## TASK DETAILS:
Pick up the forum thread on the wushu staff form in Shaolin Kempo right after its last sentence and continue it.

## TEXT EXTRACT:
# Wushu staff form in Shaolin Kempo



## Matt (Dec 28, 2008)

Just today, I was searching Youtube for an example of a Shaolin Broadsword video to show someone, and on a whim typed in 'wushu staff' as I had always wondered how the form had found its way into the SK system. It stuck out like a sore thumb,  but I just assumed it was 'pretend Chinese' like most of the upper black belt forms. I was surprised to find out it was a real, honest to goodness contemporary wushu form. 

I kept looking, and found a few more examples. I embedded them all in a post at my site, but essentially they are the same movements. 

32 move basic wushu staff. Who knew? 

Does anyone else have this one in their SKK curriculum? I'm actually relieved to find out we stole ... I mean incorporated... a real form. 

I've always enjoyed this one, now I will with less guilt. The only residual guilt is that I never bothered to ask anyone from outside the system about the origin, as pretty much any intermediate wushu student could have apparently set me straight.


----------



## Flying Crane (Dec 28, 2008)

I reviewed the video link, and it is not a staff form that I am familiar with.

However, it appears to me to be a TRADITIONAL wushu staff form, not a contemporary wushu staff form.  This is good news.

Traditional wushu is the fighting arts and methods of China.

Modern wushu is a Government-created National Sport and Performance art developed in the 1950s.  It is based on Traditional Wushu, but it has been modified to emphasize the aesthetic qualities and crowd-pleasing performance techniques.  It is no longer a legitimate fighting art.

In spite of the fancy silk uniform the guy in the video is wearing, the form itself does appear to me to be traditional.  If it was Modern, it would have a lot of fancy flipping and aerial cartwheels and high leaps and stuff, which make it interesting to watch, but not legitimate fighting method.

I think this form is probably a good one to practice.  If it has been properly adopted by your system and the practice of it is solid, then keep it.  It's worth having.


----------



## Matt (Dec 28, 2008)

Flying Crane said:


> Modern wushu is a Government-created National Sport and Performance art developed in the 1950s.  It is based on Traditional Wushu, but it has been modified to emphasize the aesthetic qualities and crowd-pleasing performance techniques.  It is no longer a legitimate fighting art.
> 
> In spite of the fancy silk uniform the guy in the video is wearing, the form itself does appear to me to be traditional.  If it was Modern, it would have a lot of fancy flipping and aerial cartwheels and high leaps and stuff, which make it interesting to watch, but not legitimate fighting method.
> 
> I think this form is probably a good one to practice.  If it has been properly adopted by your system and the practice of it is solid, then keep it.  It's worth having.

## PROVIDED DATA:
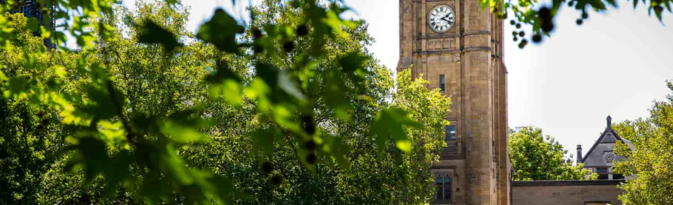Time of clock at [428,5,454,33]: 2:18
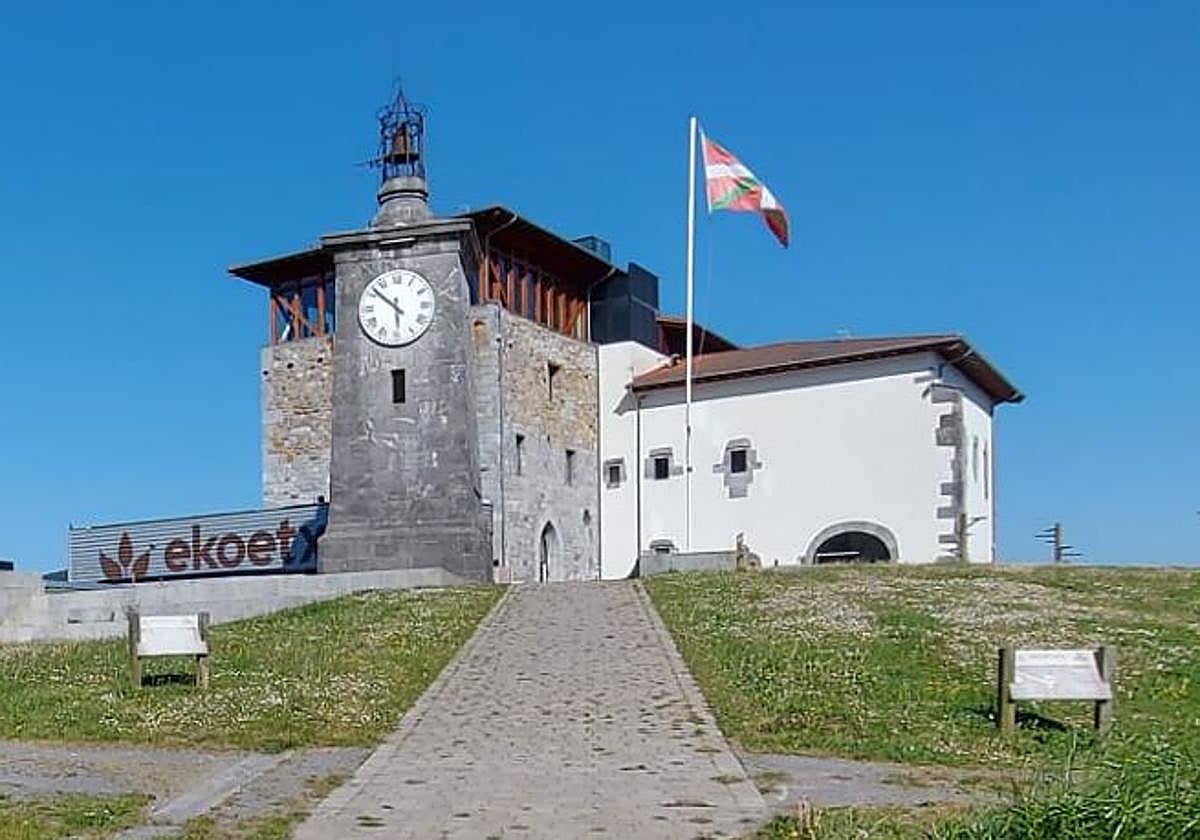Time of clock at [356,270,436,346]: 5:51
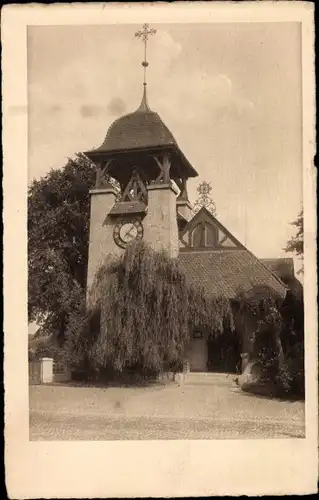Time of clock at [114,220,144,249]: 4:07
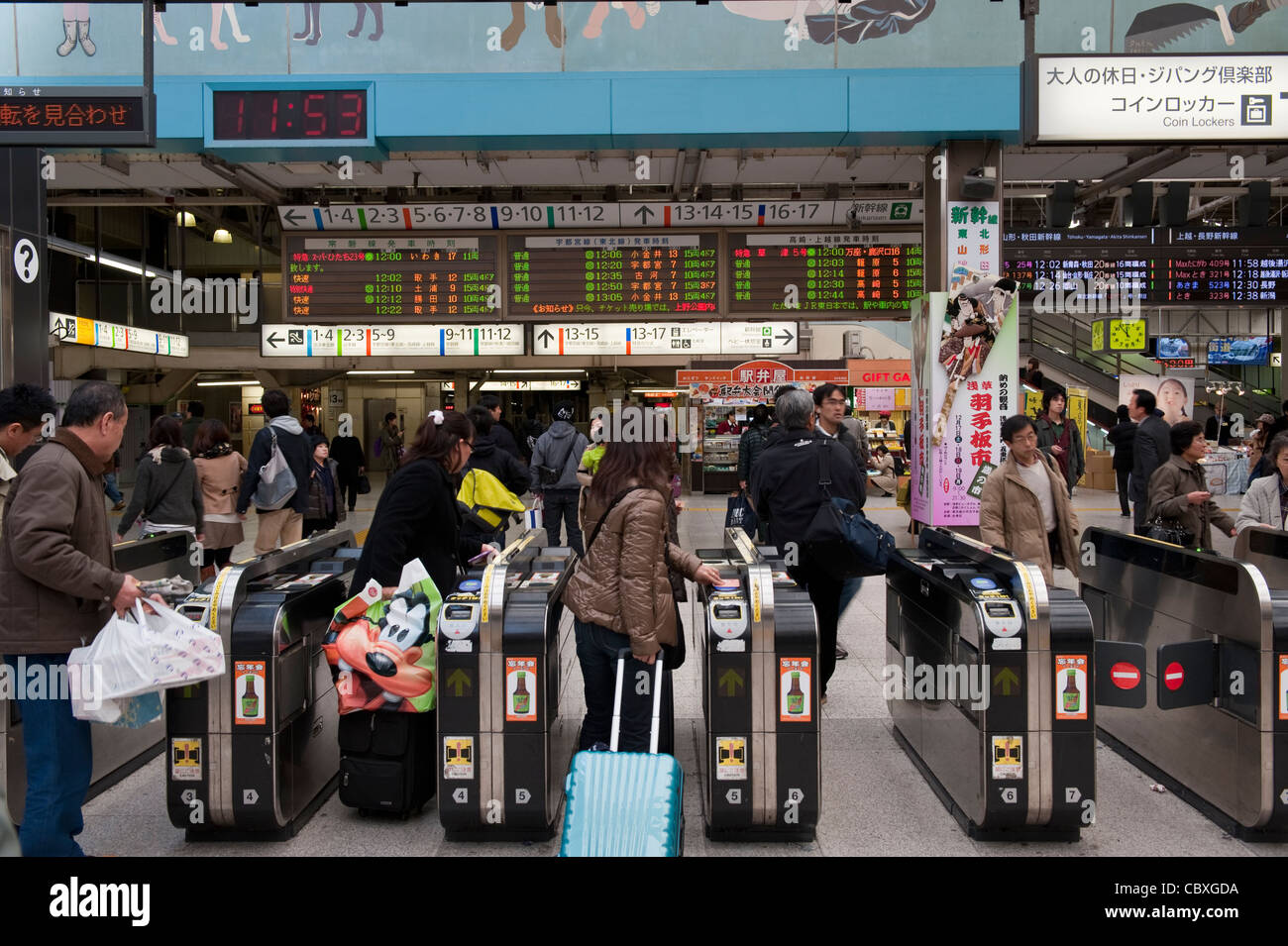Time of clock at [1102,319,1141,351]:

## RESULT OF THE EXERCISE:
Thanks. I tracked down a little more info. Apparently one of the videos I found was a preview from here, where they are selling vcds of the "Wushu Course China National Standard". I'm not quite sure what that means but they go on to say-


> The fourth-dan cudgel consisting of 33 actions, is the standard routine for Dan's promotion of Chinese Wushu. This out of cudgel is one of classical routines in Chinese Wushu. It's smooth and elegant, simple and practical, reasonably and finely structured. Demonostrator: Professor Gan Xiuming, famous wushu educator.


----------



## Flying Crane (Dec 28, 2008)

Matt said:


> Thanks. I tracked down a little more info. Apparently one of the videos I found was a preview from here, where they are selling vcds of the "Wushu Course China National Standard". I'm not quite sure what that means but they go on to say-



well, the CHinese government is trying to standardize some things in Wushu, sort of create a governing body that includes traditional wushu as well as modern.  I suspect their success will never be more than modest, and in my opinion that is a good thing.  But the comment "classical routine" indicates traditional, not modern.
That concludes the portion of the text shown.